• ASSIGNMENT: From the line containing "Herend Wedding Party Figurine" down to the line containing "Crematorium Technician", copy out the entries below exactly, both lines included, and nothing else; pictures do not belong in the copy.

• EXTRACTED ENTRIES:
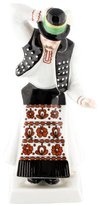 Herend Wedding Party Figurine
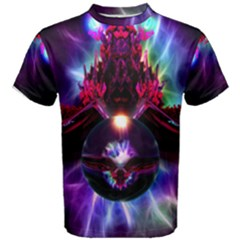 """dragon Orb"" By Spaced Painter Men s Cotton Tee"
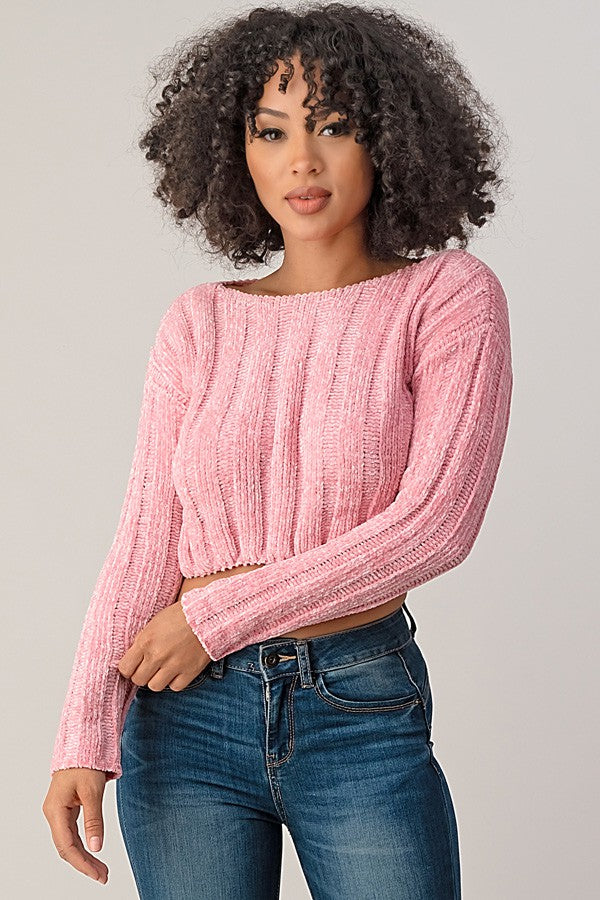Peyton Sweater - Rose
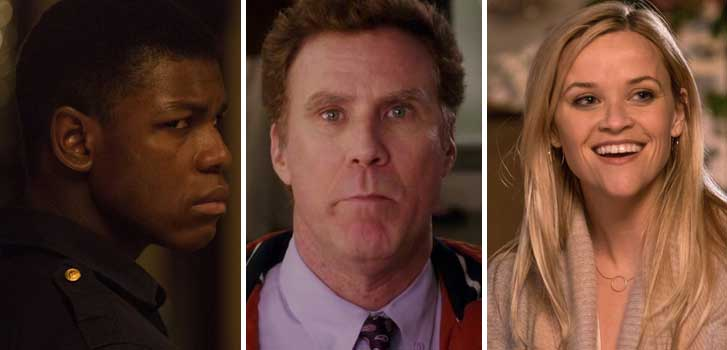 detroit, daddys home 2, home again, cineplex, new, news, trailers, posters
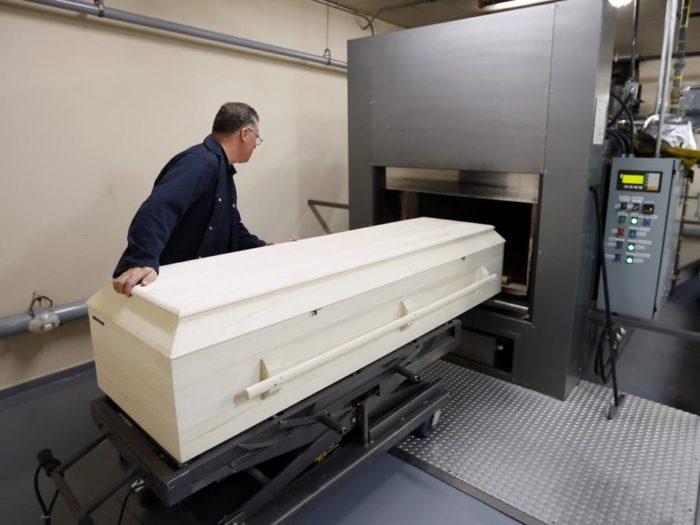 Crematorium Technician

---

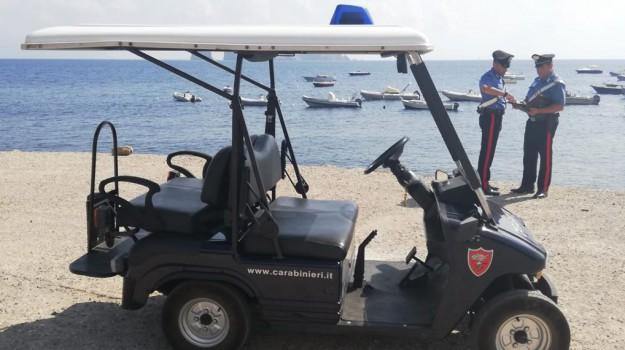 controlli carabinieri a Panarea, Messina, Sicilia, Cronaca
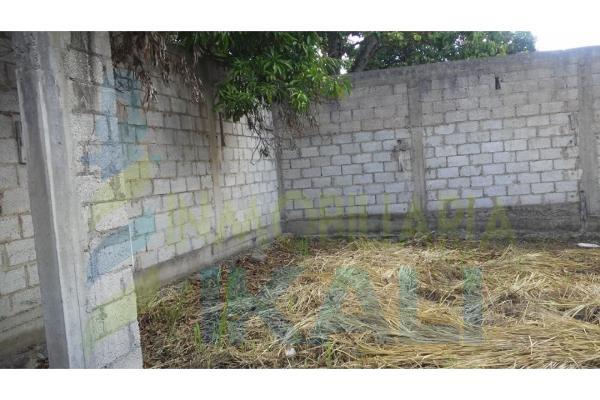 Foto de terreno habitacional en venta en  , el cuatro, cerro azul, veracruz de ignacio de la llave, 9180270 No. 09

==

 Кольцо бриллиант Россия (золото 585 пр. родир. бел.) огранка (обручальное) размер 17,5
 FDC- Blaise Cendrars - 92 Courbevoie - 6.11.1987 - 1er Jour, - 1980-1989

• SOLUTION FOR THIS PROBLEM:
 Herend Wedding Party Figurine
 """dragon Orb"" By Spaced Painter Men s Cotton Tee"
Peyton Sweater - Rose
 detroit, daddys home 2, home again, cineplex, new, news, trailers, posters
 Crematorium Technician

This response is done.